Spatial reasoning records:
-=-=-=-=-
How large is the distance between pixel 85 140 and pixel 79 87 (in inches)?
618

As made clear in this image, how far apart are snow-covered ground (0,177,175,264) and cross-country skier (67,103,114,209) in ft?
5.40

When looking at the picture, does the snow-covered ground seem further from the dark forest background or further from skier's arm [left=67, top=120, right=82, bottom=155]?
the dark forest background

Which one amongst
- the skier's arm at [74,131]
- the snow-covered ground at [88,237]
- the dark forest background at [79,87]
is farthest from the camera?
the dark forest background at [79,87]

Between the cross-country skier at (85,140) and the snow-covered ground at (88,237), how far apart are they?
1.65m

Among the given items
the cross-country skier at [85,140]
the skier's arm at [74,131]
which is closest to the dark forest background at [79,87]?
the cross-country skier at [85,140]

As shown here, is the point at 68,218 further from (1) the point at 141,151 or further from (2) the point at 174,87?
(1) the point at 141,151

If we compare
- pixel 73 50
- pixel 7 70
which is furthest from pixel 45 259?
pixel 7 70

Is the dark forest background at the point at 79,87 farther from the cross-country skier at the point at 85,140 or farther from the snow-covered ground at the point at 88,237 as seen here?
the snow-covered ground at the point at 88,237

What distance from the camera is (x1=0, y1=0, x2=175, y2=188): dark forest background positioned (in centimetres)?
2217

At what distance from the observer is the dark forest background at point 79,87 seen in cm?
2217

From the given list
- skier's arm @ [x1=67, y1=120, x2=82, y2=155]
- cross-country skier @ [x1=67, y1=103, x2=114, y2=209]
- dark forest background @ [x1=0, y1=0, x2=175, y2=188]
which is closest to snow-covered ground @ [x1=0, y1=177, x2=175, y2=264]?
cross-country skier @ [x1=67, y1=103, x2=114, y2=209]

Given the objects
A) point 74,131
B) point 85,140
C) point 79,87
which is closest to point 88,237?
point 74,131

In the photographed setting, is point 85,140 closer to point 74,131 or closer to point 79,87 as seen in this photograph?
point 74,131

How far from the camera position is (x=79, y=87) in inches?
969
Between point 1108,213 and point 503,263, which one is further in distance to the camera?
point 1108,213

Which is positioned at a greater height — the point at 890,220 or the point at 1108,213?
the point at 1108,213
-=-=-=-=-
## Directions for this task
Write out every line from the records above, word for word.

## The completed task
How large is the distance between pixel 85 140 and pixel 79 87 (in inches)?
618

As made clear in this image, how far apart are snow-covered ground (0,177,175,264) and cross-country skier (67,103,114,209) in ft?
5.40

When looking at the picture, does the snow-covered ground seem further from the dark forest background or further from skier's arm [left=67, top=120, right=82, bottom=155]?
the dark forest background

Which one amongst
- the skier's arm at [74,131]
- the snow-covered ground at [88,237]
- the dark forest background at [79,87]
is farthest from the camera?
the dark forest background at [79,87]

Between the cross-country skier at (85,140) and the snow-covered ground at (88,237), how far apart are they?
1.65m

Among the given items
the cross-country skier at [85,140]
the skier's arm at [74,131]
which is closest to the dark forest background at [79,87]?
the cross-country skier at [85,140]

As shown here, is the point at 68,218 further from (1) the point at 141,151 or further from (2) the point at 174,87?
(1) the point at 141,151

If we compare
- pixel 73 50
- pixel 7 70
which is furthest from pixel 45 259?
pixel 7 70

Is the dark forest background at the point at 79,87 farther from the cross-country skier at the point at 85,140 or farther from the snow-covered ground at the point at 88,237 as seen here?
the snow-covered ground at the point at 88,237

What distance from the camera is (x1=0, y1=0, x2=175, y2=188): dark forest background positioned (in centimetres)?
2217

At what distance from the observer is the dark forest background at point 79,87 seen in cm?
2217

From the given list
- skier's arm @ [x1=67, y1=120, x2=82, y2=155]
- cross-country skier @ [x1=67, y1=103, x2=114, y2=209]
- dark forest background @ [x1=0, y1=0, x2=175, y2=188]
which is closest to snow-covered ground @ [x1=0, y1=177, x2=175, y2=264]?
cross-country skier @ [x1=67, y1=103, x2=114, y2=209]

Given the objects
A) point 74,131
B) point 85,140
C) point 79,87
which is closest to point 88,237?
point 74,131

In the photographed setting, is point 85,140 closer to point 74,131 or closer to point 79,87 as seen in this photograph?
point 74,131

How far from the camera position is (x=79, y=87) in inches?
969
Between point 1108,213 and point 503,263, which one is further in distance to the camera?
point 1108,213

Which is positioned at a greater height — the point at 890,220 or the point at 1108,213?
the point at 1108,213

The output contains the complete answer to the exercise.